Host, here is my issue with your OP: question #4 of the 'six issues' post asked whether the function of taxes is to redistribute income. I answered no, the function of taxes is to raise money to enable the government to operate. Here is my reasoning:
1) Taxes have been around a very, very long time, since the very first governments, and it's only relatively recently that redistribution had anything to do with taxation. That's because (among other things) we are now rich enough as a society to worry about things like that. Redistribution is a luxury of rich societies. If everyone is poor there isn't much to redistribute. (Rich societies are dynamic societies, which means that the rich guy isn't just the son of the local lord of hte manor, who inherited his estate in a line from the original duke who was granted the land by William the Conqueror and didn't work a day in his life. The rich guy more likely than not is highly productive and creative, which is how he got rich.) When there wasn't much to redistribute there still were taxes. Why? Because the government had to run. And also because potentates had power and were greedy, and used taxes to enrich themselves. But even the benevolent ones taxed their populace. After all, someone has to pay for defense of the realm. So when you ask whether the purpose of taxation is redistribution, the answer has to be no.
2) The premise of your OP is that wealth inequality and income inequality in and of themselves are bad things. My answer to that is, "it depends." In France in 1788 there was an indolent, lazy, landed aristocracy that spent its days idly and hadn't done a thing to earn its position. That sort of inequality is a bad thing. And that sort of inequality arises from closed economic systems of the sort that had existed for a few previous millenia. In a closed economic system there is little growth, which means that for all intents and purposes an extra penny in a rich man's pocket comes out of the poor man's pocket. That is the sort of economy that the bible had in mind when it adjured charity. The redistributionist impulse traces to Christian teachings, and is based on an economic formula that simply no longer exists in Western countries. This isn't a knock on charity but it is a knock on redistribution. Inequality in and of itself is not a problem, if the inequality came about honestly. Unless a person is a horrendously envious type (which is very very ugly), it does not hurt him one bit if someone else has more than he does.
I'll go out on a limb here: by historical standards we have no poverty in America. None, zero, zip, nada. If you go back to 1600 and consider what poverty meant then, we have NOTHING like that. The biggest health problem for poor people in this country is obesity.

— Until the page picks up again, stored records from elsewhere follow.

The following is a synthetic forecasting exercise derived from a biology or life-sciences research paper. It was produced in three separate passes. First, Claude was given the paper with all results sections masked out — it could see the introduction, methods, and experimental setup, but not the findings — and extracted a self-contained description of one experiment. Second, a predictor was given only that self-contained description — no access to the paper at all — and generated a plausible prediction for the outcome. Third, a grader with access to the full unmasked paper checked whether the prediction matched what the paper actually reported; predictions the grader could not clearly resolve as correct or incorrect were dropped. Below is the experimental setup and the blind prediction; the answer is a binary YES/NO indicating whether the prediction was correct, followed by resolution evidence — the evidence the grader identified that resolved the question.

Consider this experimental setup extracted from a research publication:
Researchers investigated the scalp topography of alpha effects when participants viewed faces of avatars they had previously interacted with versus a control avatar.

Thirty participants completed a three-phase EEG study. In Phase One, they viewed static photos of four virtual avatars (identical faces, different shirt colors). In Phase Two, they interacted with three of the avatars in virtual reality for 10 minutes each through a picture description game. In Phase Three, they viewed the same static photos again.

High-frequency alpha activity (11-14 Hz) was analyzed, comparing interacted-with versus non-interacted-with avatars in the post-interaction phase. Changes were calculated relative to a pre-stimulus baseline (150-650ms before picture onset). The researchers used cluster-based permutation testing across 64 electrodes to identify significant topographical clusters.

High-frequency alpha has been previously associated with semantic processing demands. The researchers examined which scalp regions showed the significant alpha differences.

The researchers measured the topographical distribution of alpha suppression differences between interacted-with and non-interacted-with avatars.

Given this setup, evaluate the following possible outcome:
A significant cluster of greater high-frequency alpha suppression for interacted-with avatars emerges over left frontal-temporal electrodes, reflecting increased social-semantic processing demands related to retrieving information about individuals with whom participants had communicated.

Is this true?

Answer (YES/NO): NO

The premise for your OP, that inequality by itself is bad, reminds me of the story about the two Russian peasants, Pavel and Ivan. They were equally poor and miserable for years, friends and neighbors. Then one day Pavel was walking past Ivan's hut and noticed that, instead of the one chicken Pavel always had, Pavel had TWO chickens in his yard. Ivan was struck by the injustice of it all. Why should Pavel have two chickens and he, Ivan, only have one? So every night he would pray that this horrendous injustice should be rectified. One evening when he was praying, he heard an angel speaking to him: "Ivan, your prayers have been heard. We will fix the injustice." Ivan looked up, overjoyed, and said "you mean you're really going to kill Pavel's chicken?"
That is what complaining about inequality is.